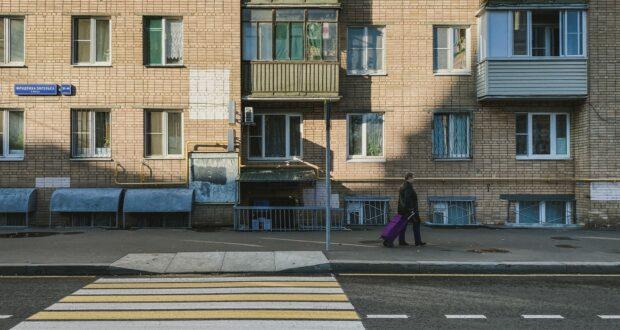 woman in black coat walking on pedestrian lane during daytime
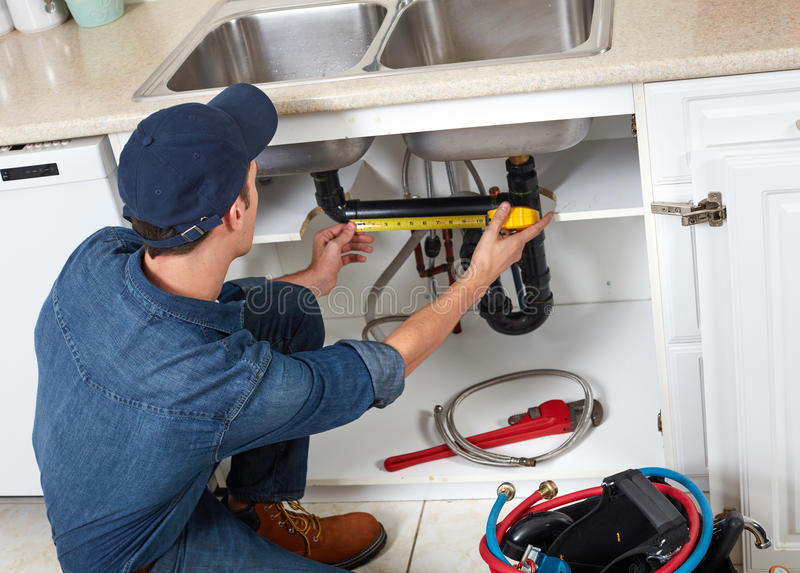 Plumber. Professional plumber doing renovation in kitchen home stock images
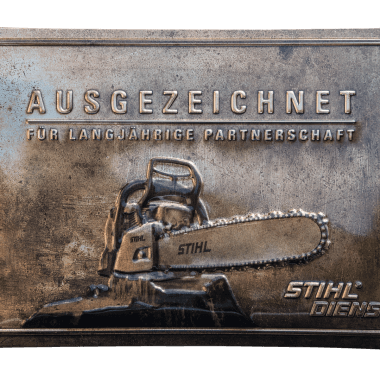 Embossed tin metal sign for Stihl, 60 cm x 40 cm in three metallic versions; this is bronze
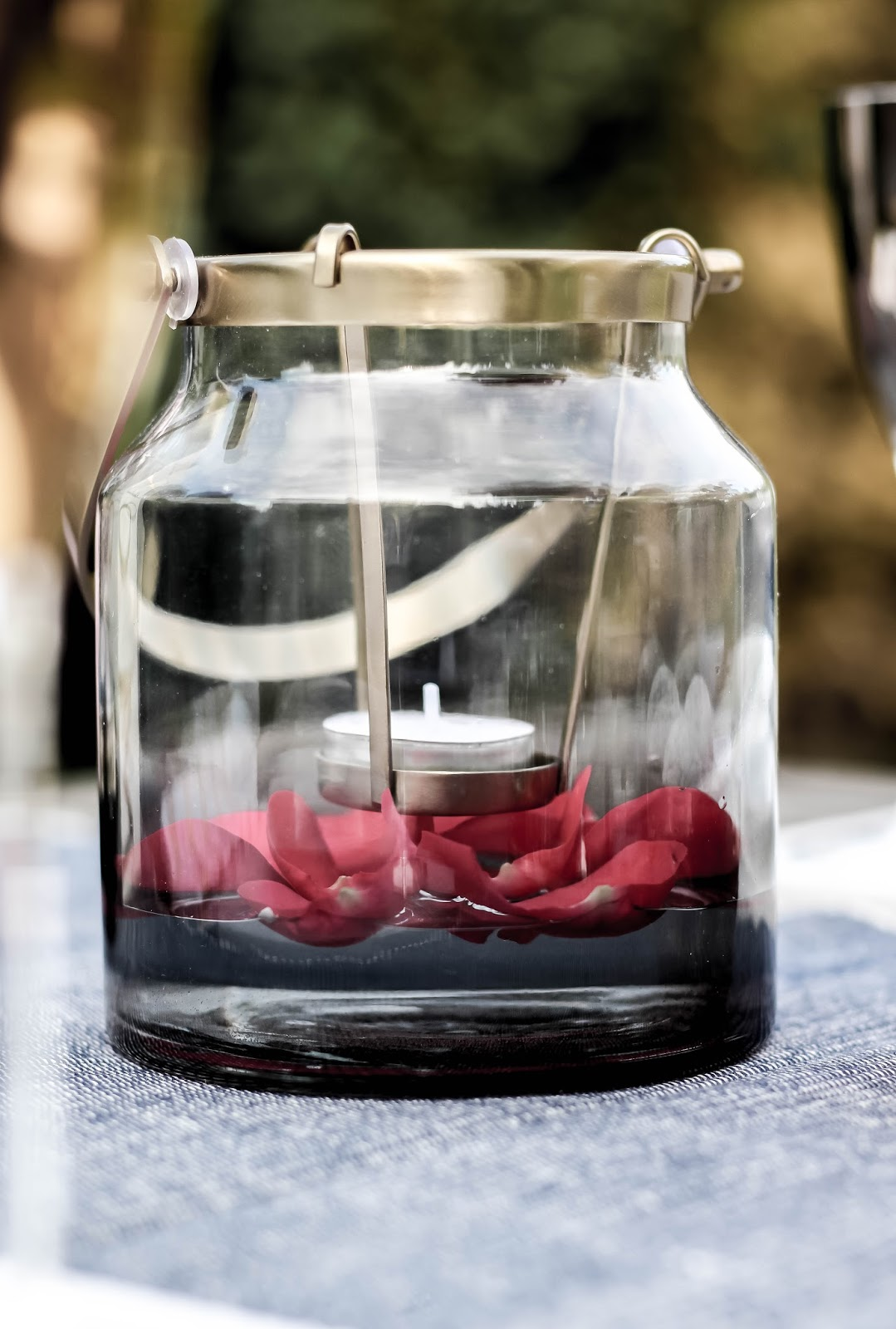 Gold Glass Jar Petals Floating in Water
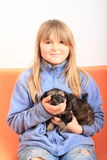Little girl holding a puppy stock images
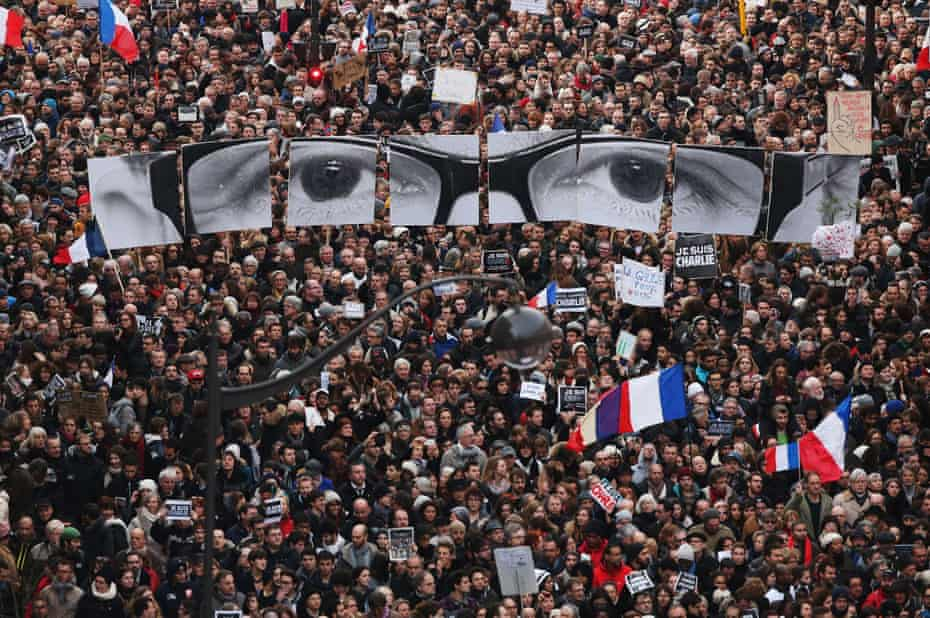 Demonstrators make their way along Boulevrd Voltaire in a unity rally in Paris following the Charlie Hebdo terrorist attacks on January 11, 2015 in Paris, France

⁂

Set down each record above exactly as it stands and leave out all pictures.

 woman in black coat walking on pedestrian lane during daytime
 Plumber. Professional plumber doing renovation in kitchen home stock images
 Embossed tin metal sign for Stihl, 60 cm x 40 cm in three metallic versions; this is bronze
 Gold Glass Jar Petals Floating in Water
Little girl holding a puppy stock images
 Demonstrators make their way along Boulevrd Voltaire in a unity rally in Paris following the Charlie Hebdo terrorist attacks on January 11, 2015 in Paris, France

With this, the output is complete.